Pero, por encima de estas consideraciones, el espectáculo actual de la magia, esa especie de práctica de la apariencia, ese gesto intrascendente y gratuito, pero que nos enfrenta, de una forma eficaz como pocas, a la inestabilidad de nuestras percepciones, a la fragilidad de la razón y la debilidad de nuestra lógica, sifvió para constatar una evidencia: la de un devenir y un futuro común que será cuando empiecen a disolverse definitivamente esas barreras artificiales que hoy encorsetan y separan las distintas manifestaciones del deseo.
Al igual que en el caso de la pintura, nos encontramos con una práctica que hace ya tiempo abandonó el mundo del encantamiento. Incluso el carácter fuertemente simbólico de la mayoría de sus manipulaciones, así como la de los objetos que son utilizados en ellas (sobre todo los naipes como representaciones directas de deseos: amor, fuerza, vino y oro), queda relegado a un segundo plano. La manipulación del objeto queda reducida a un simple juego, a una reivindicación del gesto en cuanto tal.
No fue por casualidad que el marco de una galería de arte, en ningún momento resultara extraño al espectáculo que se estaba desarrollando. Ni que el clima que se creo fuera, en tantos aspectos, muy superior al de la mayoría de los actos que las galerías son un tanto dadas a organizar.
¿Dónde establecer la frontera entre este gesto y aquel otro que la pintura moderna ha ido recuperando y reinventando a lo largo del siglo?
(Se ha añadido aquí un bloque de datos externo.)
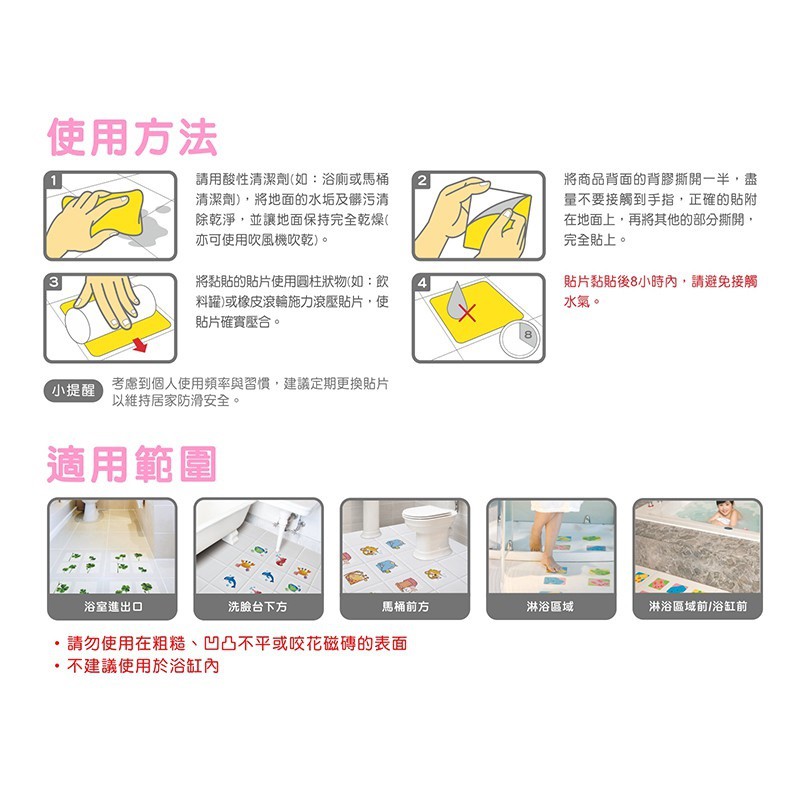 使用方法

1

請用酸性清潔劑(如：浴廁或馬桶清潔劑)，將地面的水垢及髒污清除乾淨，並讓地面保持完全乾燥(亦可使用吹風機吹乾)。

2

將商品背面的背膠撕開一半，盡量不要接觸到手指，正確的貼附在地面上，再將其他的部分撕開，完全貼上。

3

將黏貼的貼片使用圓柱狀物(如：飲料罐)或橡皮滾輪施力滾壓貼片，使貼片確實壓合。

4

8

貼片黏貼後8小時內，請避免接觸水氣。

小提醒 考慮到個人使用頻率與習慣，建議定期更換貼片以維持居家防滑安全。

適用範圍

浴室進出口

洗臉台下方

馬桶前方

淋浴區域

淋浴區域前/浴缸前

・請勿使用在粗糙、凹凸不平或咬花磁磚的表面
・不建議使用於浴缸內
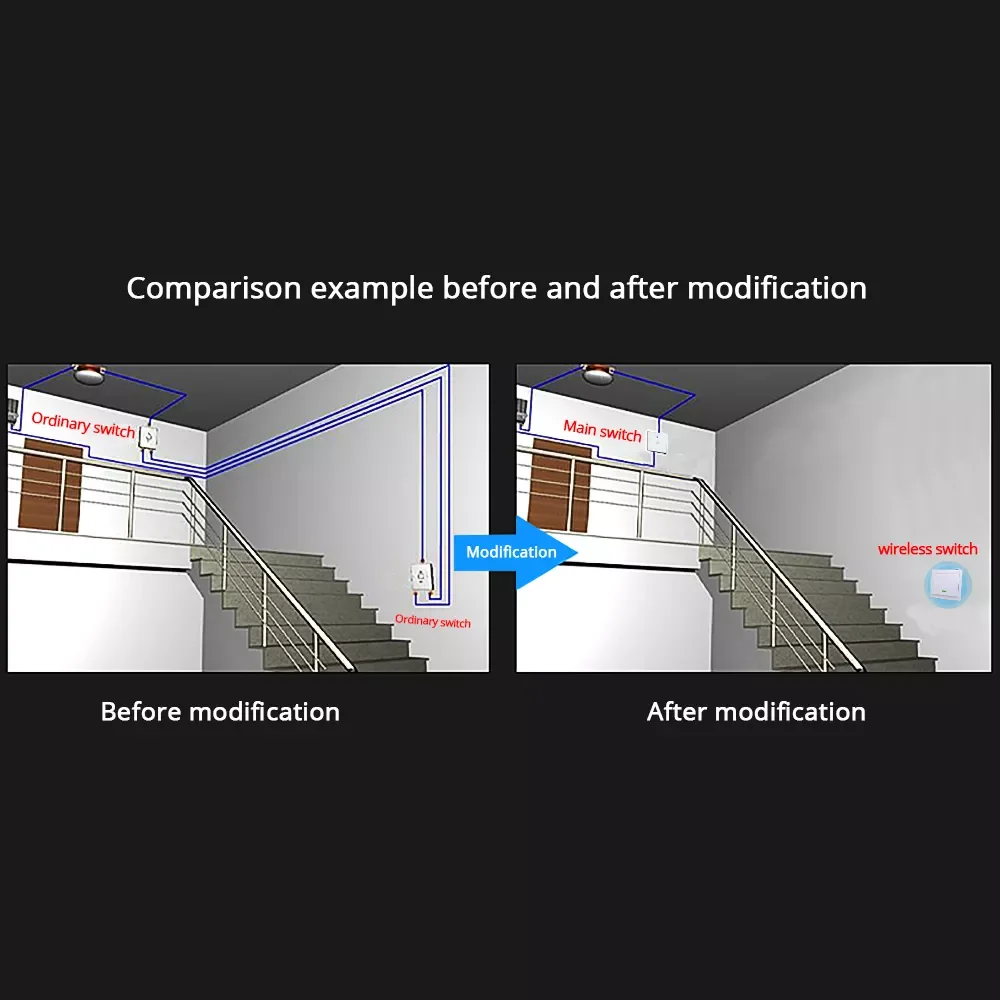 Comparison example before and after modification

Ordinary switch

Ordinary switch

Modification

Main switch

wireless switch

Before modification

After modification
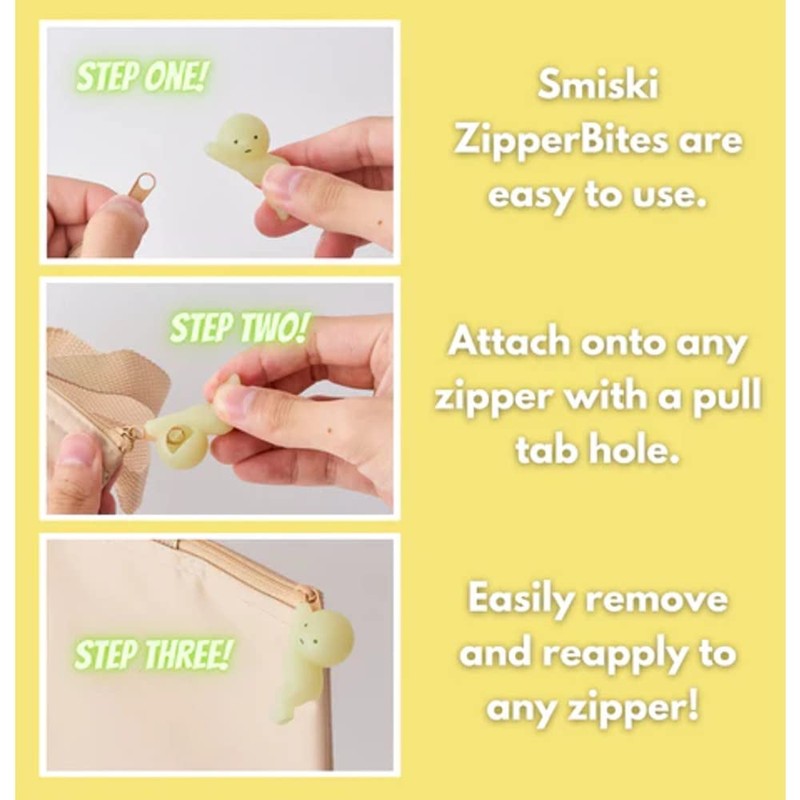 STEP ONE!

Smiski ZipperBites are easy to use.

STEP TWO!

Attach onto any zipper with a pull tab hole.

STEP THREE!

Easily remove and reapply to any zipper!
Un gesto, este último, que en el fondo nos ha llegara a obsesionarse con un juego, también aparentemente, de acciones, events, sucesos, happenings, propuestas, etcétera, en su gran mayoría reiterativas y carentes de interés.
Nos explicamos que Duchamp, en el que encontramos la primera reivindicación del gesto en la pintura actual, llegado un momento determinado de su vida, prefiriera refuguarse tras un tablero de ajedrez, que llegara a obsesionarse con un juego, también aparentemente, tan gratuito, tan cerrado sobre sí mismo. «El mundo de los jugadores de ajedrez -afirmaba- es mucho más simpático que el de los artistas. Se trata de personas totalmente obnubiladas, completamente ciegas, provistas de orejeras. Locos de una cierta calidad, al igual que se supone que lo sea el artista, y no lo es por lo general.»
Quizá sean estos mismos nuestros motivos. En una comparación, aunque parezca macabra, entre la sublimación del gesto estético que llevó a Swarzkogler a inmolarse en 1969 en nombre del arte, mediante sucesivos actos de automutilación, y aquel otro que, en las primeras décadas del siglo, costara también la vida al mago Chun Ling Sóo por culpa de una bala disparada contra él a corta distancia y que, teóricamente, debía haber atrapado con los dientes, nos quedamos con éste. Si bien, fortuito, se nos aparece mucho menos petulante. Y, en el fondo, los riesgos siempre son los mismos.